BEGIN DATA TO EXAMINE

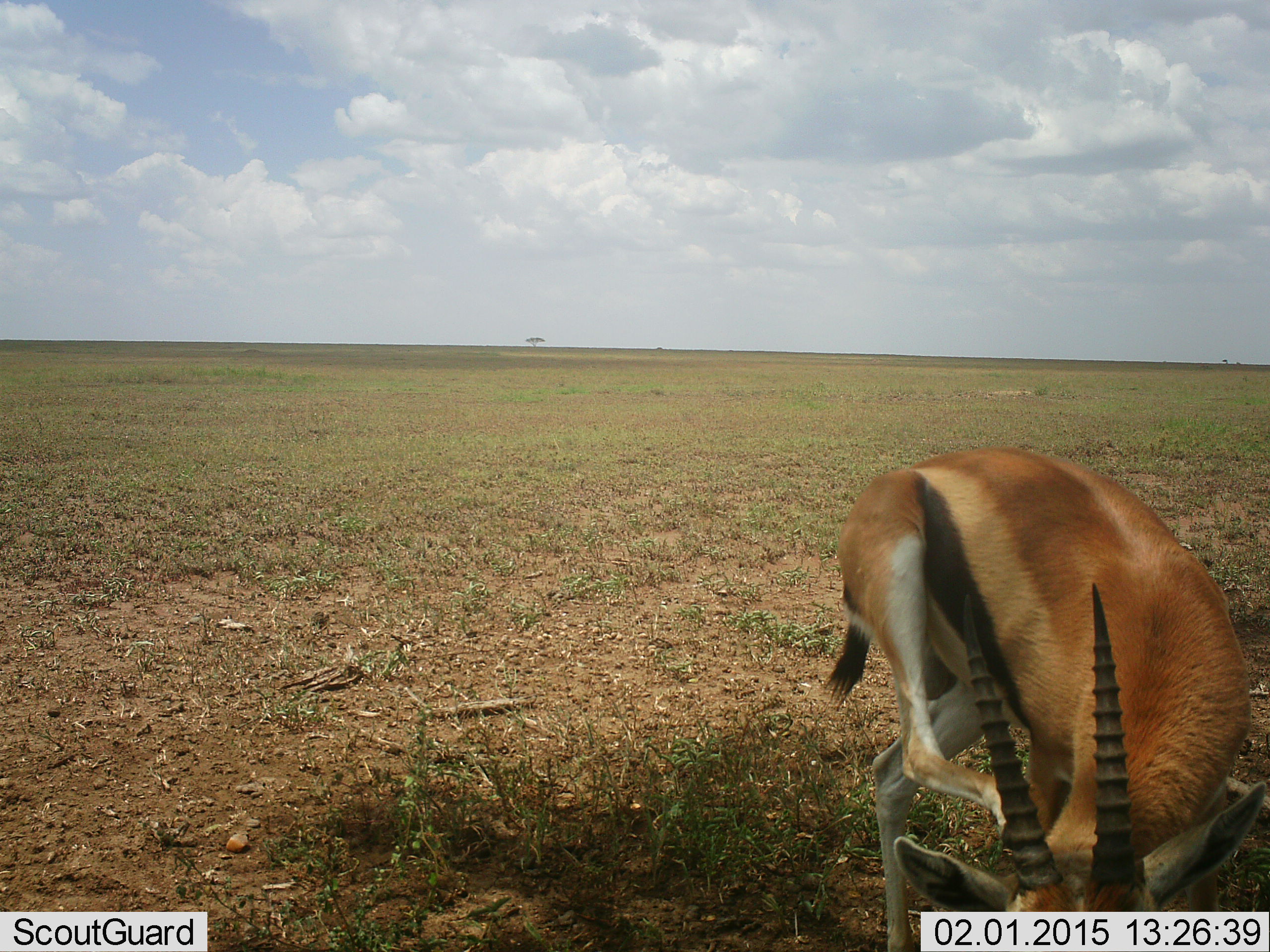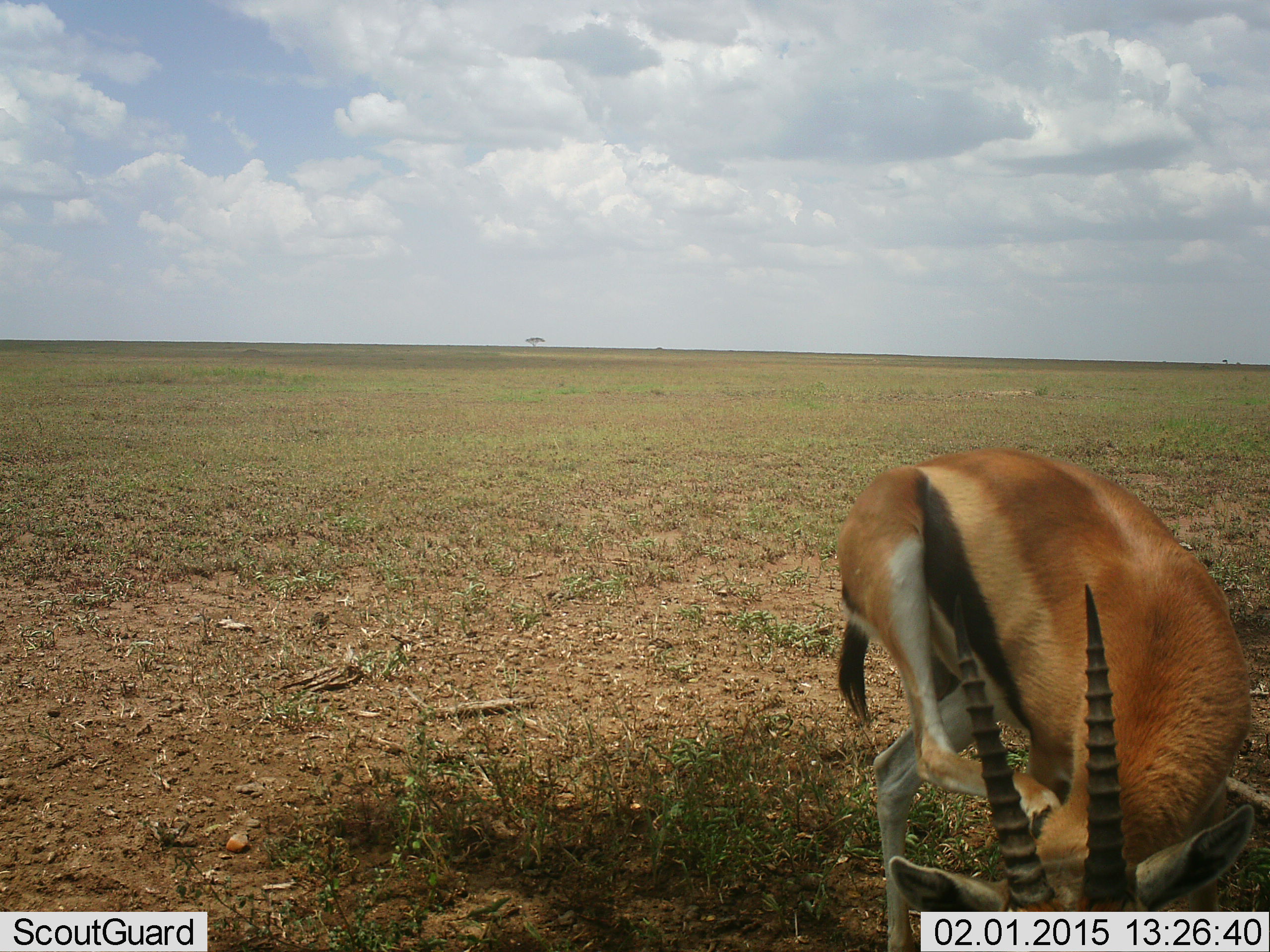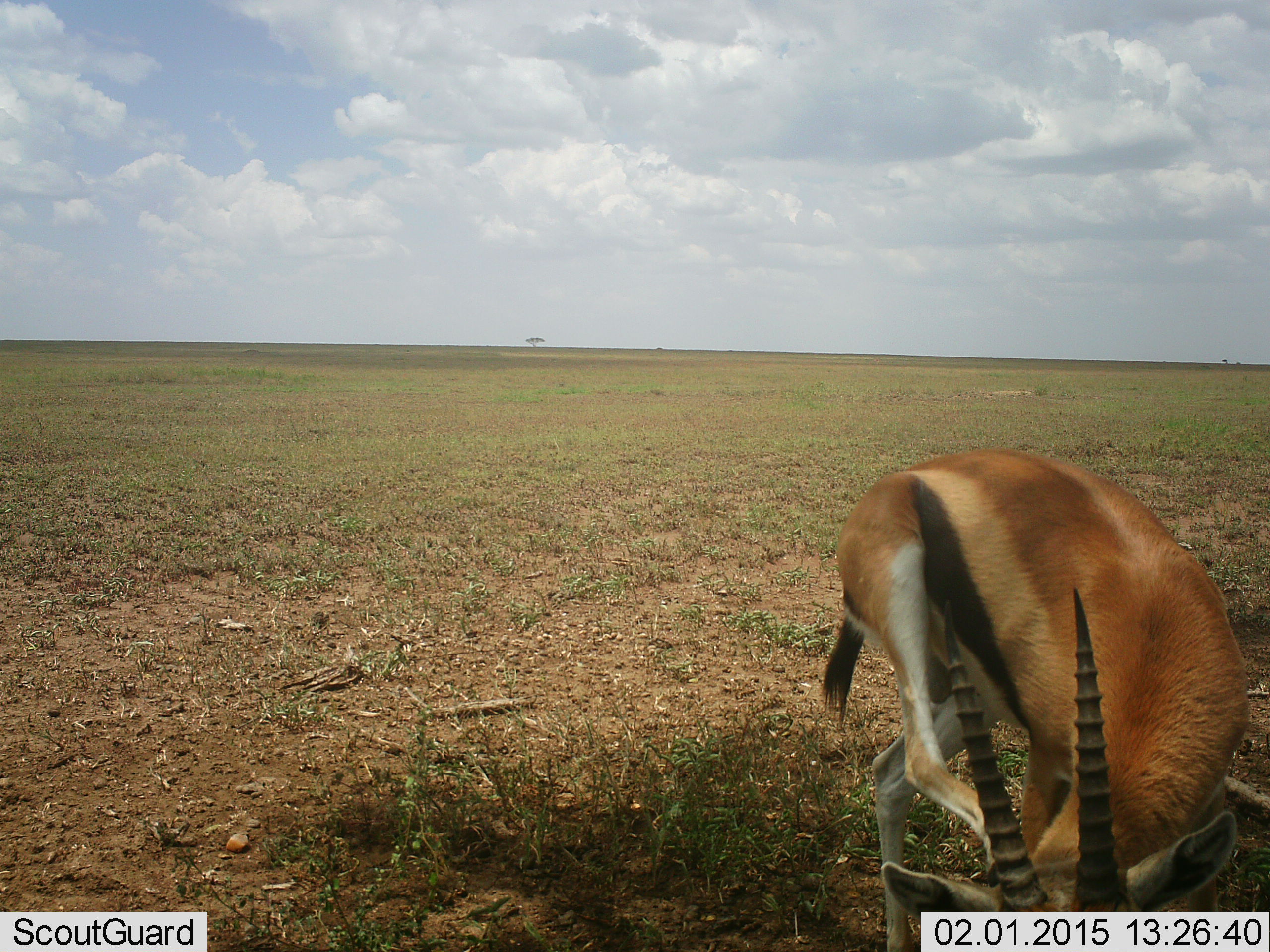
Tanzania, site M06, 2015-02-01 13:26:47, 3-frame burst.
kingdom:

END DATA TO EXAMINE
BEGIN DATA TO EXAMINE

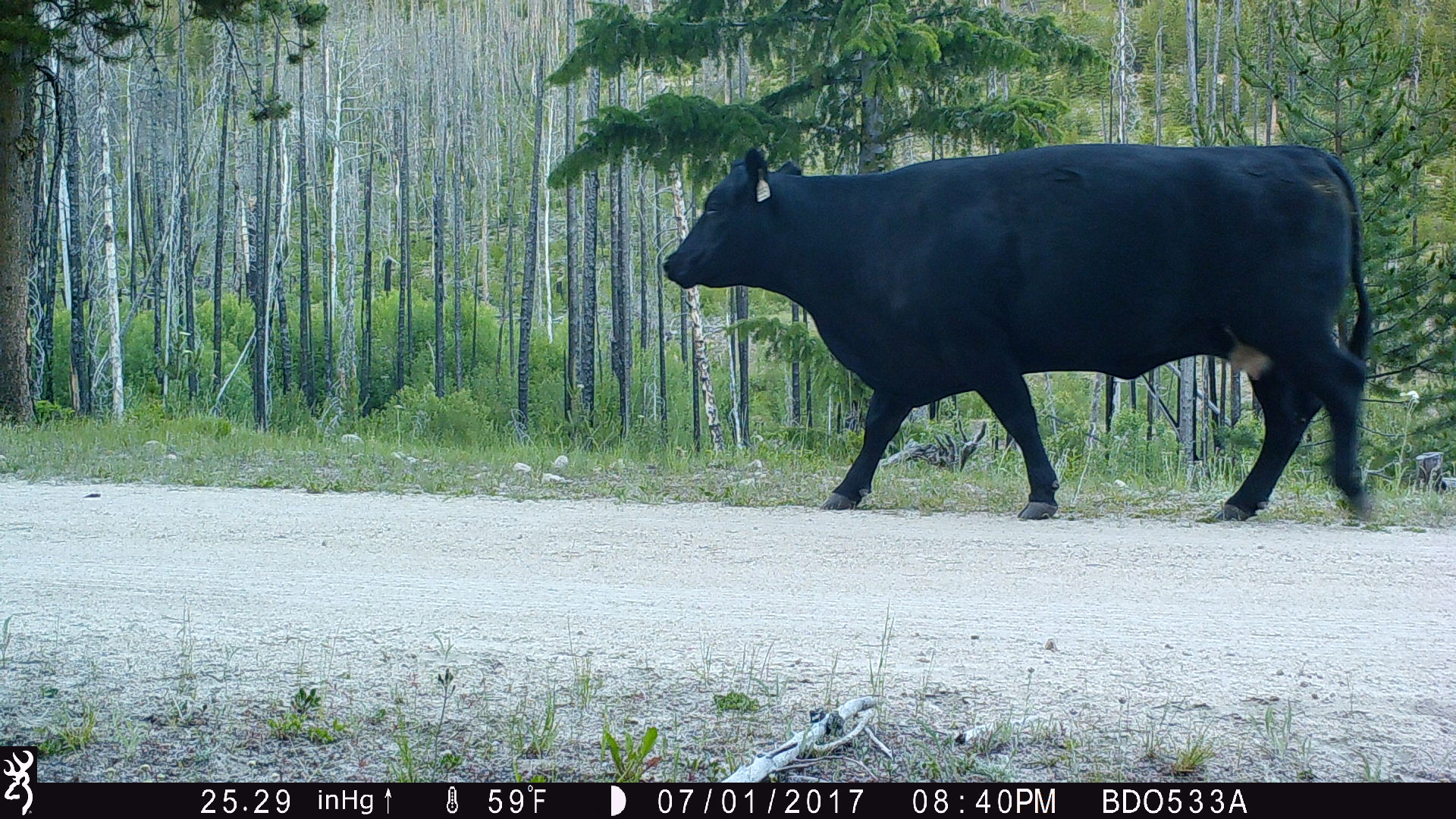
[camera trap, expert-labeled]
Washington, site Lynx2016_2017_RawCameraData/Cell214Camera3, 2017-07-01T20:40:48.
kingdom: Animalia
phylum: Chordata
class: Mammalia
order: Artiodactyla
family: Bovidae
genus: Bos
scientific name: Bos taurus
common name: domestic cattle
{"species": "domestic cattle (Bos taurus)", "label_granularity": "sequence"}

END DATA TO EXAMINE

WHAT YOU NEED TO DO:
Look for the word "site" throughout the material above and copy every line that has it.

EXERCISE RESPONSE:
Tanzania, site M06, 2015-02-01 13:26:47, 3-frame burst.
Washington, site Lynx2016_2017_RawCameraData/Cell214Camera3, 2017-07-01T20:40:48.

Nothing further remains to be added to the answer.